Best building material for vibration free shelving

I am building some built into the wall shelves for my VPI Classic 2 SE turntable, amp, preamp, CD player, and old Burwen TNE 7000A transient noise eliminator (that’s one for you old-timers to remember), as well as my DISH Network receiver box. The shelves must match in appearance the typical looking built-in wood bookshelves already in the room. The shelves will be located directly under my 45" wide flat screen television. They will be wide enough to hold two components side by side, other than the VPI turntable which will have the top shelve to itself due to its extra width. I will be building the shelves high and deep to allow for plenty of air circulation around the components. They will be painted.

My question is, what materials might you suggest building the shelves with to minimize vibration? If they were for books I’d normally build the sides, and top out of 3/4" birch sided plywood, the back out of 1/4 inch luan plywood, and the shelves out of oak to deal with the weight of the books without bending. I will be adding vibration damping feet under each component and am not looking for suggestions along those lines, only material and perhaps design recommendations to reduce vibration.

I was researching this last night online and on site, and saw recommendations to use four thicknesses of 3/4 inch High Density (HD) MDF, also to use granite or marble under the turntable, among other recommendations. I was wondering how birch veneered plywood would work too, as it’s ply’s, I believe, have their grains running in opposite directions. Maybe there’s some way to isolate the uprights from the horizontal shelves to reduce vibration transmission.

What would you think would work best for these built-ins. I’d appreciate any recommendations you have or your experience on this subject. Thank you for any ideas.
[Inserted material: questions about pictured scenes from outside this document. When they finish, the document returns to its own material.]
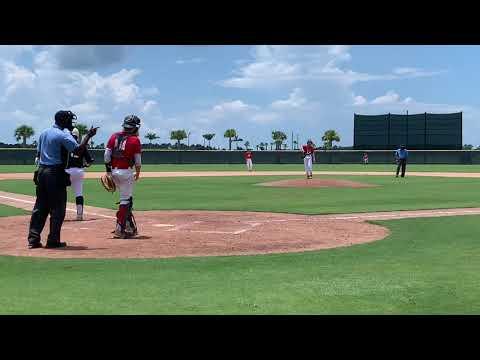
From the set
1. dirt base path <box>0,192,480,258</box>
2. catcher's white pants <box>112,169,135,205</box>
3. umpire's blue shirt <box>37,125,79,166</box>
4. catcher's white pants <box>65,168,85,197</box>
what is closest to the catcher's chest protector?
catcher's white pants <box>112,169,135,205</box>

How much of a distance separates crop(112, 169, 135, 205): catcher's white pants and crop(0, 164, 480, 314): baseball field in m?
0.70

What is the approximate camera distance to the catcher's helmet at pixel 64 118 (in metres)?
9.14

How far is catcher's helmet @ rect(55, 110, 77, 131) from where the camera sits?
9138 mm

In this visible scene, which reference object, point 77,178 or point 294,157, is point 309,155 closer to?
point 77,178

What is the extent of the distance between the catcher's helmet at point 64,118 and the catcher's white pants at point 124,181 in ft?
3.58

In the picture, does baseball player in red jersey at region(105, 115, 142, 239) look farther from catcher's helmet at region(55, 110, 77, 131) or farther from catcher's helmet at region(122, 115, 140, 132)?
catcher's helmet at region(55, 110, 77, 131)

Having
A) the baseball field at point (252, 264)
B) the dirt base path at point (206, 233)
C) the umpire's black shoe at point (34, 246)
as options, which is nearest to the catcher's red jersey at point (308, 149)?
the baseball field at point (252, 264)

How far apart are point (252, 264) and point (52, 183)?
3339 mm

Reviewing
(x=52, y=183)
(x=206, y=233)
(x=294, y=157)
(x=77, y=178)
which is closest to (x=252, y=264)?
(x=206, y=233)

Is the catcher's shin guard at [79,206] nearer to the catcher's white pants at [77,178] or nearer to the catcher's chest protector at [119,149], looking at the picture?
the catcher's white pants at [77,178]

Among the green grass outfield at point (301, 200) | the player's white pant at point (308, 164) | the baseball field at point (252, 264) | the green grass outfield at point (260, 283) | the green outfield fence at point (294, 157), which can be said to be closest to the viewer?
the green grass outfield at point (260, 283)
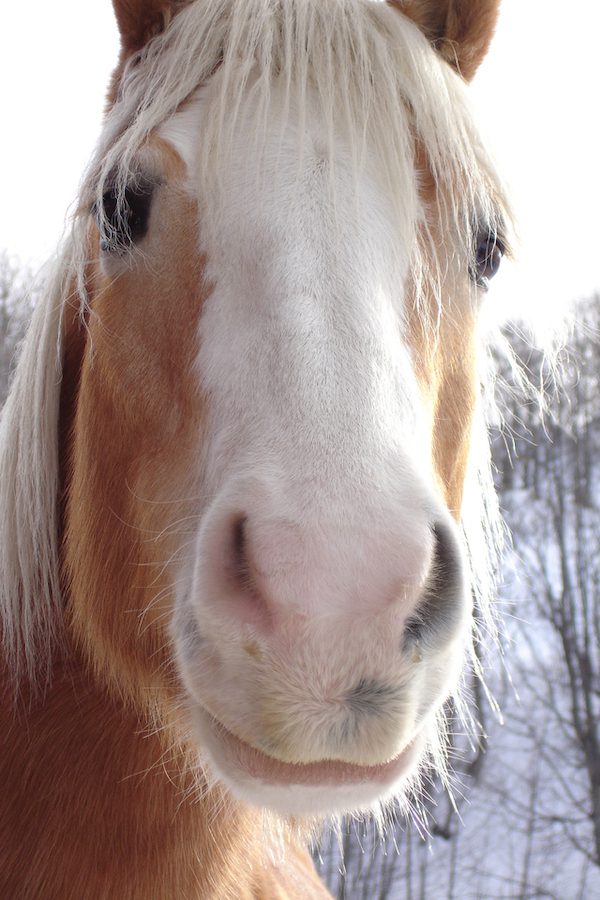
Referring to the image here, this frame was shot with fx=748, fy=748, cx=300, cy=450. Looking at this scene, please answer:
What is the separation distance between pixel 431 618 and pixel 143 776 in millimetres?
891

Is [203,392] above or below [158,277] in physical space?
below

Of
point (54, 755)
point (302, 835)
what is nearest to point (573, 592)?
point (302, 835)

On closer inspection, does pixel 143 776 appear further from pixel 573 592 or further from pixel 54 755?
pixel 573 592

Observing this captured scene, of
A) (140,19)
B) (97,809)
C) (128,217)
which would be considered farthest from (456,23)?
(97,809)

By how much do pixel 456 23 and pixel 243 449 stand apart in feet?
4.58

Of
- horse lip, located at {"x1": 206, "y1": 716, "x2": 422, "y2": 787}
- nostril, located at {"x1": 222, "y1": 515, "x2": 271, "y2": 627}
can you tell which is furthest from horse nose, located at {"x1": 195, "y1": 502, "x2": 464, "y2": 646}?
horse lip, located at {"x1": 206, "y1": 716, "x2": 422, "y2": 787}

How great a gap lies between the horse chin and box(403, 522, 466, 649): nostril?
0.23m

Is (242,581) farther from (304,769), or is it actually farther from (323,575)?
(304,769)

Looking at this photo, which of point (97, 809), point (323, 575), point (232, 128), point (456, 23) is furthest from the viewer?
point (456, 23)

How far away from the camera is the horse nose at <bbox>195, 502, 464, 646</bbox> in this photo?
100 cm

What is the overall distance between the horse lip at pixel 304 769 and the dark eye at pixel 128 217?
1016mm

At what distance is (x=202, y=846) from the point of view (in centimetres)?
171

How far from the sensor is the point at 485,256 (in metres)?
1.79

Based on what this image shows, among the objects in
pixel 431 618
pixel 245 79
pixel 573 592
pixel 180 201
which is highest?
pixel 245 79
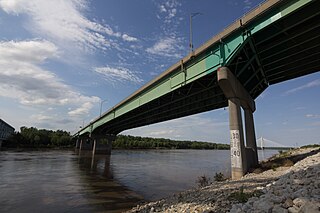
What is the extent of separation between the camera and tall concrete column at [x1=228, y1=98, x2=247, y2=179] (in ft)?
55.7

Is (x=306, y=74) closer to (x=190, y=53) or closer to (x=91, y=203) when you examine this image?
(x=190, y=53)

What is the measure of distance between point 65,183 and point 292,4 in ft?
79.2

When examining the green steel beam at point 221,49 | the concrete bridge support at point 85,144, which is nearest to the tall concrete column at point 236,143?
the green steel beam at point 221,49

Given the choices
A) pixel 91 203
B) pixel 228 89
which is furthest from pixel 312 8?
pixel 91 203

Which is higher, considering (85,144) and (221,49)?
(221,49)

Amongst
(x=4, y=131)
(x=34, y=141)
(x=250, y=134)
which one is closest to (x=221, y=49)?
(x=250, y=134)

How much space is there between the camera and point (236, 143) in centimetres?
1770

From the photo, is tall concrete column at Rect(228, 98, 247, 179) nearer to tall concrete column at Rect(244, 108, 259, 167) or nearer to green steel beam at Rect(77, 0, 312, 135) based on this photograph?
green steel beam at Rect(77, 0, 312, 135)

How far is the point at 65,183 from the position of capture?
66.2ft

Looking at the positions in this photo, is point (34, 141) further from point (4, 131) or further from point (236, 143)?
point (236, 143)

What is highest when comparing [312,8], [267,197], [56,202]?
[312,8]

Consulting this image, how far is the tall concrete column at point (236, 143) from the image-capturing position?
17.0 metres

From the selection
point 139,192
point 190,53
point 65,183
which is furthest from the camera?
point 190,53

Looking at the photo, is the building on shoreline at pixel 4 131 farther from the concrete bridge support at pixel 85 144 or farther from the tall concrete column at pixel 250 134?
the tall concrete column at pixel 250 134
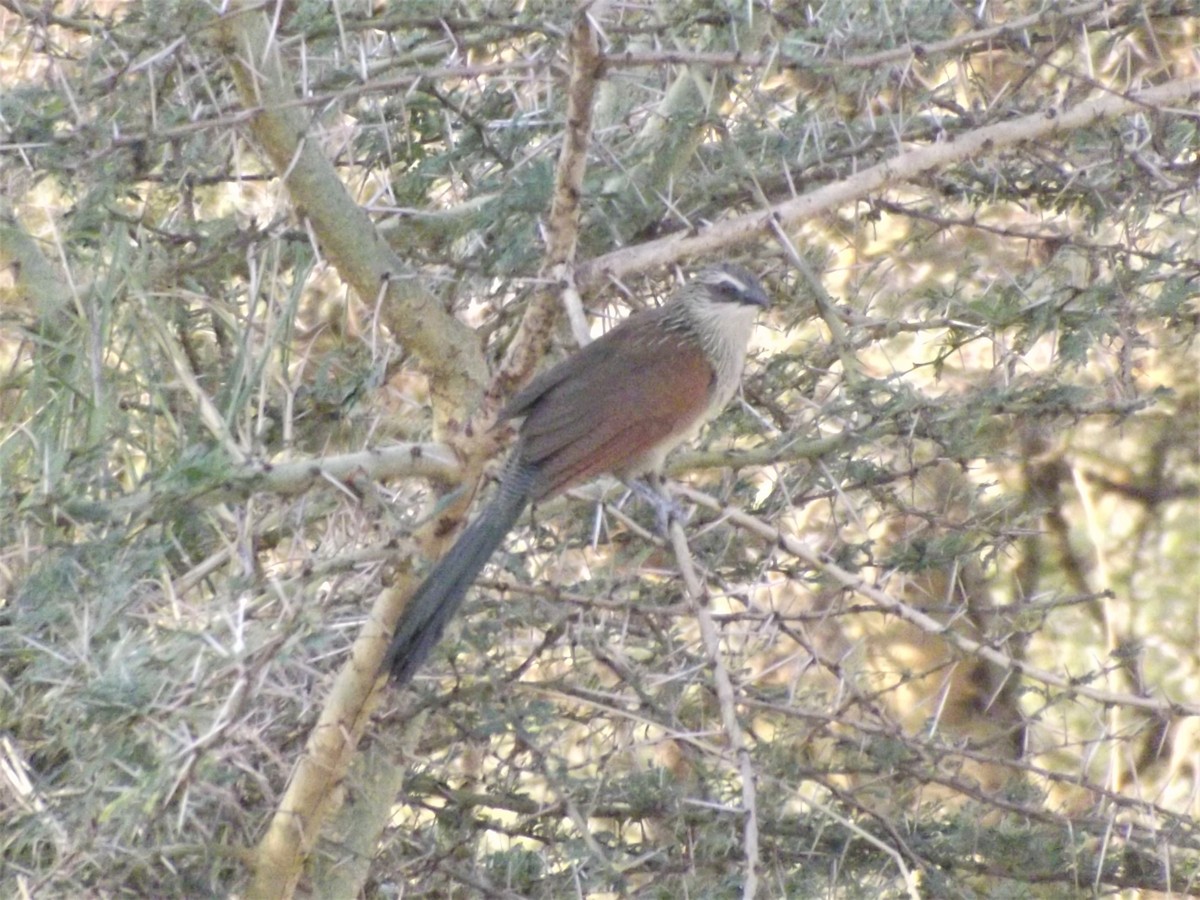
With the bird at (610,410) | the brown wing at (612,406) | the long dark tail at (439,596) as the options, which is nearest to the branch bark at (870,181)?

@skyscraper, I use ASC (Acoustic Science Corp., maker of Tube Traps) Wall Damp as constrained layer damping. It has a "tacky" surface like double-sided carpet tape, so holds together the two pieces of wood it is installed between. It was designed by Art Noxon to be installed between double layers of sheetrock in listening rooms, as a vibration killer. It absorbs and dissipates the energy fed into it, making it a great means of constructing non-resonant shelves. I have been in a room constructed with Wall Damp between two layers of sheetrock, and the walls were VERY dead.

Another product created to provide constrained layer damping is EAR Isodamp, the blue stuff you may have seen. It's not as tacky as ASC Wall Damp, so the two pieces of wood it is placed between may need to be glued together.

I'm not sure if 13-ply Baltic Birch and MDF are equally non-resonant (I suspect MDF is), but BB is much stiffer than MDF. I put my 60 lb. turntable (with four feet) on top of two layers of 3/4" MDF, the MDF supported on two cones in front and only one in the rear. The rear of the MDF bowed under the weight!

Bdp24, appreciate you getting back to me. I’ll give the 3/4" Baltic birch a try. I’ll track down some ASC Wall Damp too.

What I think I am going to try are shelves constructed as bdp24 recommends. They will be edged with a strip of sorbothane to butt against the vertical side walls as Steve suggests. I’ll make the shelves adjustable in height, sitting them on clips on vertical tracks with sorbothane between the shelves and the clips, as George suggests. Lastly I’ll set my slab of marble on the top shelf for the turntable, over a piece of padded shelf liner as Steve suggests. I’ll edge the slab with sorbothane too.

I’ll set the components on footers, likely the economical $6 virapods schubert recommended.

If anyone see any flaws with this plan or ways to improve it, please let me know. Thanks you all.


I'm quite keen on Panzerholz, a German plywood-like product. But it's damn pricey, so most people won't bother.
Made my own footers from a 1.5 square piece of corian 1/2" thick.  I put a dimple in the top and set a Druzy stone in the dimple.  Thw stone is kind of like lava.  When you flick it with your finger its a dull click.  You can put a piece of tooth pick in the bead and set it in a small hole in the dimple to keep it more stable.  You can also put a tiny spot of blue tape on top for more friction and avoid any scratching.  $1.50 footers each. 
Terry, I'll look Panzerholz up. Where do you access it?

Kingrex, I'll have to look up what a Druzy stone is. Thanks for the economical idea. There's few corners to be cut in the high end audio market.